Il dato viene fuori da uno studio compiuto dalla Cisl a livello regionale che tira fuori il dato dall’analisi delle dichiarazioni lavorate dai propri Caf.
Parliamo quindi di un dato parziale, che però fornisce comunque delle indicazioni sull’andamento della situazione economica. La crescita si registra sull’intero territorio del Lazio, anche se con numeri diversi.
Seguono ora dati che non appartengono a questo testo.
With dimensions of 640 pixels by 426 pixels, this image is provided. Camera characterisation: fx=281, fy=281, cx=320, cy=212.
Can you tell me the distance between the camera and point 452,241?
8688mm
Il reddito medio della Capitale è di 28.235,20 euro nel 2023, in crescita rispetto al 2022 dell’1,4%. Su Roma provincia il dato diventa di 26.694,21 euro di reddito medio, con un incremento del 2,4% sull’annualità precedente.
“Le dinamiche dei redditi della nostra regione, seppur parziali perché basati esclusivamente sulle dichiarazioni presentate ai nostri Caf, delineano una lenta ma graduale ripresa del potere d’acquisto dei salari – commenta Enrico Coppotelli, segretario generale Cisl Lazio -. Rispetto agli anni precedenti, segnati dalla pandemia e dallo scoppio della guerra in Ucraina, si evidenzia un aumento degli stipendi, generato in larga parte dalla ripresa del lavoro in generale, e più in particolare, dall’aumento della contrattazione di II livello e dall’azione puntuale esercitata dal sindacato in tutte le sue articolazioni, territoriali e categoriali, che hanno contrastato inflazione, bassi salari, precariato. Certo. Allo stato attuale, da questi numeri ci arriva un segnale che dovrà stabilizzarsi ma la tendenza regionale, confermata su tutte le province, ci fa sperare per il futuro”.
Rieti segna una crescita del 6,5% rispetto al 2022 con un reddito medio di 23.743,84 euro mentre a Latina si arriva a 20.466,83 euro con variazione del 5,7%, infine a Frosinone a 21.592,81 euro di reddito medio e una variazione del 5,6% rispetto al 2022.